"I don't believe in an America where separation of church and state is absolute...To say that people of faith have no role in the public square? You bet that makes you makes you throw up." (February 26, "This Week with George Stephanopoulos")

"And the Father of Lies has his sights on what you would think the Father of Lies would have his sights on: a good, decent, powerful, influential country, the United States of America. If you were Satan, who would you attack in this day and age?" (August 29, 2008, Ave Maria University)

"One of the things I will talk about, that no President has talked about before, is I think the dangers of contraception in this country, the whole sexual libertine idea...It's not okay. It's a license to do things in the sexual realm that is counter to how things are supposed to be." (October 19, 2010, Caffeinated Thoughts)

Oh, Rick Santorum says the darndest things!

I only wish he were joking, that we could laugh about his statements and his utter cluelessness, the way we did when Rush Limbaugh criticized the size of the First Lady's derrière (uncalled for, yes, and more than a little hypocritical, but ultimately pretty harmless) or when Sarah Palin emphasized the proximity of her house to Russia—which was funny only when her lack of experience was no longer a threat to the United States.

But somehow, in 2012, women's procreative and personal issues have come on trial again, just as they did when Pope Pius XI wrote the Casti Connubii (or, "of chaste wedlock") in 1930. From 1935 until 1980, contraception in the Irish Free State was illegal, in accordance with Catholic Church doctrine. Now, Rick Santorum and his ilk seem willing to turn the clock back in the United States. It baffles and angers me that we are still having this conversation.

It's only a little farfetched to imagine Santorum's support of a world, à la Monty Python's "The Meaning of Life," in which poor women, singing, "Every Sperm is Sacred," give birth to their 64th children in squalor and abject poverty.

I know I don't want a president—or senator, representative, mayor, or city councilman—who thinks that it is his place to determine my reproductive rights on account of his religion. He has the right to believe whatever he wants, and I have the right to point out that his views are outdated, patriarchal and oppressive.

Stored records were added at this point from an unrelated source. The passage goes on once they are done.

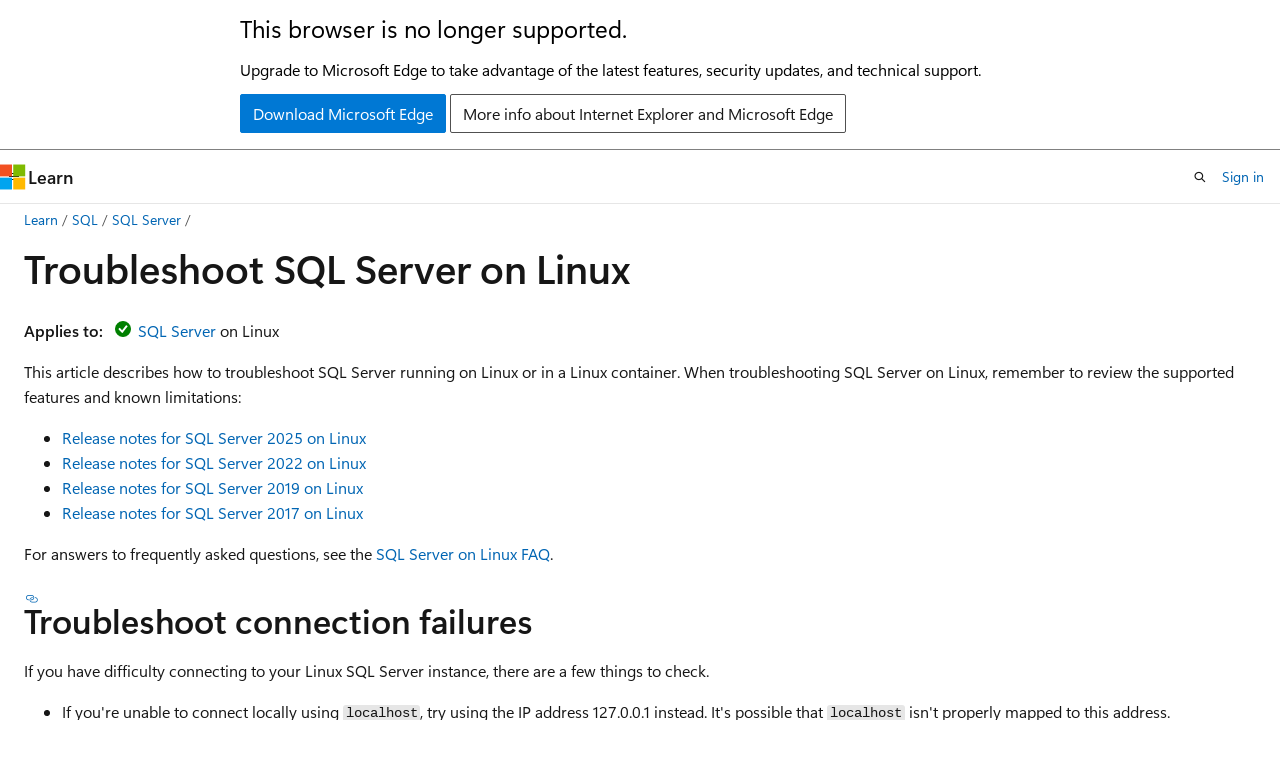

--- FILE ---
content_type: image/svg+xml
request_url: https://learn.microsoft.com/en-us/sql/includes/media/edit-topic-pencil.svg?view=sql-server-ver15
body_size: -303
content:
<svg xmlns="http://www.w3.org/2000/svg" x="0px" y="0px" width="24px" height="24px" viewBox="0 0 24 24">
  <path d="M20.9519 3.04791C19.5543 1.65039 17.2885 1.65046 15.8911 3.04806L3.94103 14.9995C3.5347 15.4059 3.2491 15.917 3.116 16.4761L2.02041 21.0775C1.96009 21.3309 2.03552 21.5974 2.21968 21.7816C2.40385 21.9657 2.67037 22.0412 2.92373 21.9808L7.52498 20.8853C8.08418 20.7521 8.59546 20.4664 9.00191 20.0599L20.952 8.10843C22.3493 6.71094 22.3493 4.44532 20.9519 3.04791ZM16.9518 4.10866C17.7634 3.2969 19.0795 3.29686 19.8912 4.10857C20.7028 4.92022 20.7029 6.23614 19.8913 7.04783L19 7.93927L16.0606 4.99994L16.9518 4.10866ZM15 6.06066L17.9394 9L7.94119 18.9993C7.73104 19.2095 7.46668 19.3572 7.17755 19.4261L3.76191 20.2393L4.57521 16.8235C4.64402 16.5345 4.79168 16.2702 5.00175 16.0601L15 6.06066Z" fill="#2C6ECF" />
</svg>

--- FILE ---
content_type: image/svg+xml
request_url: https://learn.microsoft.com/en-us/sql/includes/media/info-tip.svg?view=sql-server-ver15
body_size: -462
content:
<!-- Generator: Adobe Illustrator 22.1.0, SVG Export Plug-In . SVG Version: 6.00 Build 0)  -->
<svg version="1.1" id="Layer_1" xmlns="http://www.w3.org/2000/svg" xmlns:xlink="http://www.w3.org/1999/xlink" x="0px" y="0px" width="16px" height="16px" viewBox="0 0 16 16" enable-background="new 0 0 16 16" xml:space="preserve">
<circle fill="#015CDA" cx="8" cy="8" r="8" />
<circle fill="#FFFFFF" cx="8" cy="4.116" r="1.449" />
<path fill="#FFFFFF" d="M9.1,13.987v-7H6.911l-0.011,7H9.1z" />
</svg>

In a recent hearing on religious liberty and birth control in the United States House of Representatives, Rep. Darrell Issa (R-Calif.), chair of the House Oversight and Government Reform Committee, refused to allow the testimony of a progressive woman in favor of birth control. This particular panel contained no women, and every man represented a conservative religious organization. Delegate Eleanor Holmes Norton (D-D.C.) walked out of the meeting because, in her words, it was conducted like "an autocratic regime."

It was John F. Kennedy who so eloquently expounded on the meaning of the First Amendment and its role in government, and whose words make Santorum want to "throw up." Our thirty-fifth president believed that a leader's views on religion are private, and that he (or she) has every right to hold them, but they should not influence the creation or support of legislation. There are progressive religious organization fighting for the rights of the LGBTIQ community and women; religion is not inherently destructive, but when it is used as a tool against the lives and rights of others, it becomes so.

"They lie in exterior darkness. For, remember, the fire of hell gives forth no light. As, at the command of God, the fire of the Babylonian furnace lost its heat but not its light, so, at the command of God, the fire of hell, while retaining the intensity of its heat, burns eternally in darkness."

This last quote comes from James Joyce's Father Arnall character in "A Portrait of the Artist as a Young Man," warning against earthly temptations and everlasting punishments, but it might as well come from Rick Santorum's Book of Fire and Brimstone. If you want to be a preacher, go to church. If you want to be my president, we need to talk.

Caitlin Hurwit is a member of the Class of 2012.